The anti-oestrogen tamoxifen is very effective in the treatment and prevention of breast cancer. Tamoxifen is not a pure antagonist, but possesses weak oestrogenic activity that may contribute to a slightly increased risk of endometrial cancer. Whilst this can be incorporated into risk-benefit analysis for the use of the drug, residual concerns exist over the exact mechanism of formation of these tumours. Tamoxifen is a potent hepatocarcinogen in the rat, probably via a genotoxic mechanism. Whilst tamoxifen does not appear to cause liver tumours in humans, DNA adducts have been found in endometrial tissue of women receiving the drug. Hence, there is still a need to establish the mechanism of formation of these tumours. We have therefore determined the molecular nature of mutations induced in vitro by alpha-hydroxytamoxifen, the putative proximate genotoxic metabolite, in a mammalian cell line (V79-rHSTa) with stable expression of rat hydroxysteroid sulfotransferase a, which catalyses the further metabolism of alpha-hydroxytamoxifen to its ultimate genotoxic product. DNA sequence alterations were examined at the Hprt gene in 50 mutant clones.
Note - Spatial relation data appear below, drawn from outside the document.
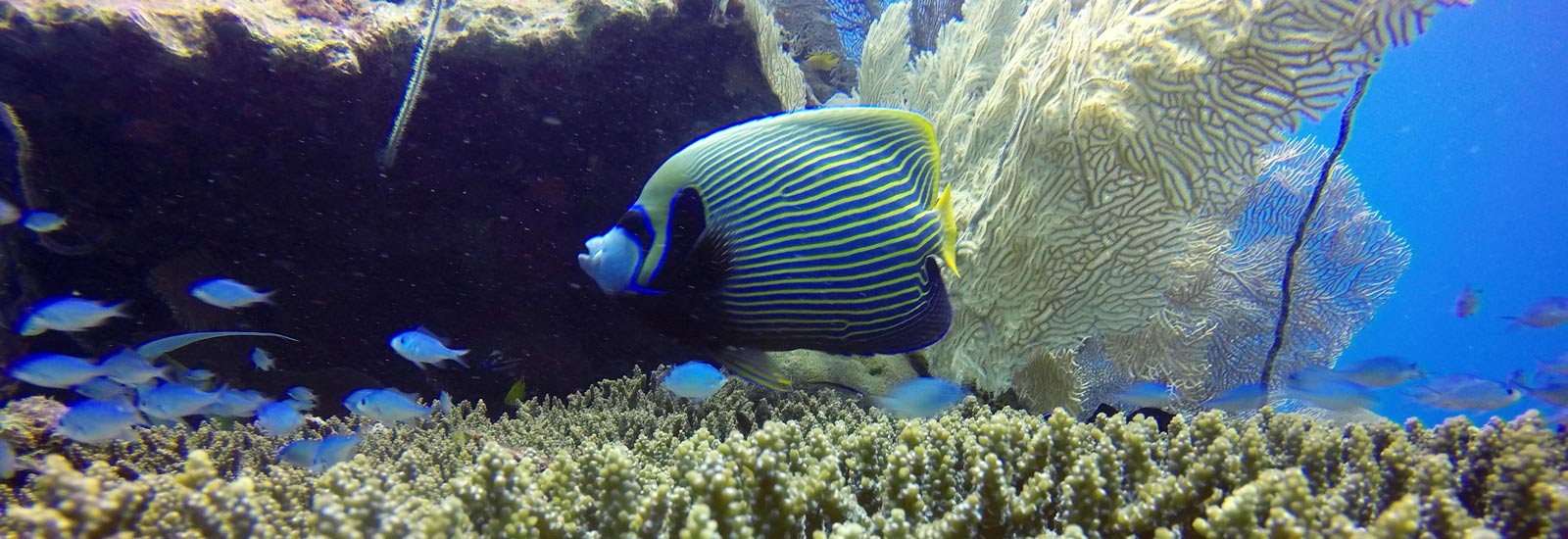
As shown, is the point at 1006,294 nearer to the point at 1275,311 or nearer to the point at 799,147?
the point at 799,147

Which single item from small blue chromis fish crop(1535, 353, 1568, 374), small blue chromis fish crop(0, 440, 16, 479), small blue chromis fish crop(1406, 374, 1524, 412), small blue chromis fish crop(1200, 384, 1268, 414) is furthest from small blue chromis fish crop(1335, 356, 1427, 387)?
small blue chromis fish crop(0, 440, 16, 479)

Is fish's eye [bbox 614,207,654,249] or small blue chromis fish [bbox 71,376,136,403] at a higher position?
Result: small blue chromis fish [bbox 71,376,136,403]

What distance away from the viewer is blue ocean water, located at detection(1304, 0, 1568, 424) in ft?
197

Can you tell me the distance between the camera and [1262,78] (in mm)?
3607

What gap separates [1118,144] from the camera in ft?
12.3

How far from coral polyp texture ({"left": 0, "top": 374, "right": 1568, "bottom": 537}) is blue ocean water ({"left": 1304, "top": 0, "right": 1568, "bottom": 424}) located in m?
69.4

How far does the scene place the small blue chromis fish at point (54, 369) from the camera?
156 inches

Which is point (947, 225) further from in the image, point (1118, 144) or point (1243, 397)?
point (1243, 397)

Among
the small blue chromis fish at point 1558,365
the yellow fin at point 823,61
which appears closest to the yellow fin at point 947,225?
the yellow fin at point 823,61

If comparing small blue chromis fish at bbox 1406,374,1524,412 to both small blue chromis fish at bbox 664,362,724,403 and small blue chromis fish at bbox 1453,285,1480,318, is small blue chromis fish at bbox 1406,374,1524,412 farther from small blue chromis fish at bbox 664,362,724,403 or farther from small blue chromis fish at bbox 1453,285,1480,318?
small blue chromis fish at bbox 664,362,724,403

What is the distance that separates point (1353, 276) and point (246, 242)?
1089 cm

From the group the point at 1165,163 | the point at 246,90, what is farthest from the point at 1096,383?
the point at 246,90

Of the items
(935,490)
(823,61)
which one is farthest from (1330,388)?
(823,61)

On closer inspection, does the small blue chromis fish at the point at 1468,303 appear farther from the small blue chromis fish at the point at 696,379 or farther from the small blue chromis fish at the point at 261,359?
the small blue chromis fish at the point at 261,359
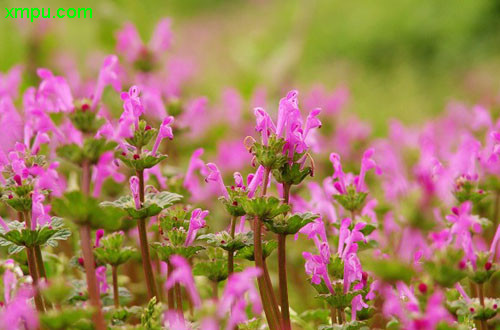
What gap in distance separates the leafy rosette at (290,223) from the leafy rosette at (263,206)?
0.8 inches

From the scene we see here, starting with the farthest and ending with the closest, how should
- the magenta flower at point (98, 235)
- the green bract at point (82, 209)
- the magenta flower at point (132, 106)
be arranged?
the magenta flower at point (98, 235)
the magenta flower at point (132, 106)
the green bract at point (82, 209)

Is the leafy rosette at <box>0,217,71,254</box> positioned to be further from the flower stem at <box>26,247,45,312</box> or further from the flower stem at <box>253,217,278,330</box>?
the flower stem at <box>253,217,278,330</box>

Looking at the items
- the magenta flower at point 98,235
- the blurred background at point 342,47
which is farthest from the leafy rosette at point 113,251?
the blurred background at point 342,47

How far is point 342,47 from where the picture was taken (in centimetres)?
447

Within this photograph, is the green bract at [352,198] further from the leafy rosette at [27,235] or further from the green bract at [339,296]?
the leafy rosette at [27,235]

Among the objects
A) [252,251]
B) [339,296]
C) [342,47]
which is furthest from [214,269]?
[342,47]

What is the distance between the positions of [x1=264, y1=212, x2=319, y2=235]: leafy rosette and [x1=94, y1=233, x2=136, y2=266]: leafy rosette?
8.3 inches

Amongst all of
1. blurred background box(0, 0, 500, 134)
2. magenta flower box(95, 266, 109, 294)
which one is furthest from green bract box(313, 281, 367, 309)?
blurred background box(0, 0, 500, 134)

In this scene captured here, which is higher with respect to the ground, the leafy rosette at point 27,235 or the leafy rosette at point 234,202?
the leafy rosette at point 234,202

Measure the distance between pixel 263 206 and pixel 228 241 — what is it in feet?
0.24

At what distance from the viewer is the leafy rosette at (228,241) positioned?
2.60 feet

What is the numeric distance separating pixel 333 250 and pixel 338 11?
13.9ft

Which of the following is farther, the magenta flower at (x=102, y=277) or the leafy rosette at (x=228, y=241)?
the magenta flower at (x=102, y=277)

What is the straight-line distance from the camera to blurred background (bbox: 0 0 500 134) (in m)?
2.70
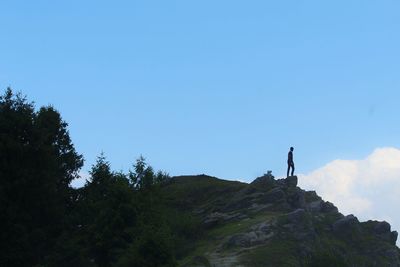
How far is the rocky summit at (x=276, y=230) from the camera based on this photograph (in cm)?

Simple base substitutions, mainly GC-->TA transversions, predominated. However, single G:C base pair deletions and partial/complete exon skippings were also observed. All but one of the mutations involved guanine bases on the non-transcribed strand, probably indicating preferential repair of alpha-hydroxytamoxifen-induced guanine adducts from the transcribed strand. Nearest neighbour analysis of the mutations (on the non-transcribed strand) indicated that thymines (20/40) followed by guanines (13/40) were the most frequent 5' neighbours, with adenines or guanines the most frequent 3' neighbours. Many of the mutations occurred at TTGA/G sequences. Three mutational hot spots accounted for 11 GC-->TA transversions and another site for two single G:C base pair deletions. A search for these characteristic mutations in tumour-related genes of treated rats and humans should help in understanding the mechanism(s) of tamoxifen-induced carcinogenicity.